In the 1970s, Tom Wolfe charted the growth of "The Me Decade" and in 1979 Christopher Lasch came out with The Culture of Narcissism. This phenomenon has not faded but grown. Jean M. Twenge and W. Keith Campbell draw on extensive research findings that reveal that one in ten Americans in their 20s suffers from narcissistic personality disorder. The authors believe that the country has overdosed on self-esteem and self-admiration. Some of the signs of narcissism are assertiveness, extraversion, dominance, and individualistic focus. Twenge and Campbell provide an in-depth analysis of how this epidemic has become so widespread.

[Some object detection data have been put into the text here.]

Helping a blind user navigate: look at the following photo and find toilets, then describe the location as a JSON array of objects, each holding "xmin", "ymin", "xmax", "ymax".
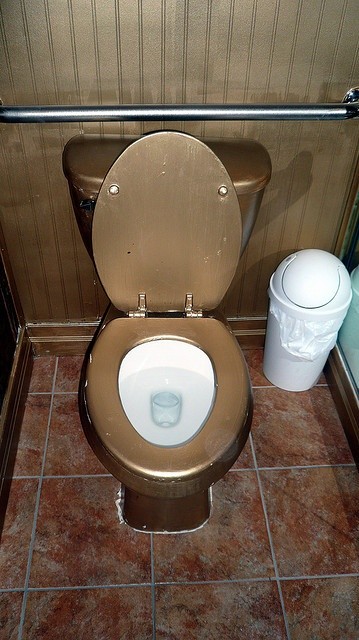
[{"xmin": 61, "ymin": 129, "xmax": 271, "ymax": 532}]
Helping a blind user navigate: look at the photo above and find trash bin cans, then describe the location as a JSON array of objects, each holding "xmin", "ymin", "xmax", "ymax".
[
  {"xmin": 338, "ymin": 265, "xmax": 359, "ymax": 391},
  {"xmin": 262, "ymin": 249, "xmax": 353, "ymax": 393}
]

One of the chief causes is parents who have gone overboard in spoiling their children, making them feel "special" by overpraising them, and turning them into competitive zombies from pre-school days through high school. Celebrities have played an important role in the spread of narcissism. They have tutored children in an addiction to consumerism and "the latest thing," the necessity for Botox, plastic surgery, and even white teeth. Television has pushed the importance of physical appearance to the hilt so that "looking hot" has become a major goal of even young girls and boys.

Social networks also have the effect of increasing narcissism. They provide youth with an obvious avenue for fame, attention, and self-promotion. Blogs enable them to express themselves freely and to trash other people's ideas and writings using vile language and personal attacks in their slams. This is only one example of the rise of incivility in America where narcissism leads to aggressive and even violent behavior. Seventy percent of Americans say that people are ruder now than they were 20 years ago.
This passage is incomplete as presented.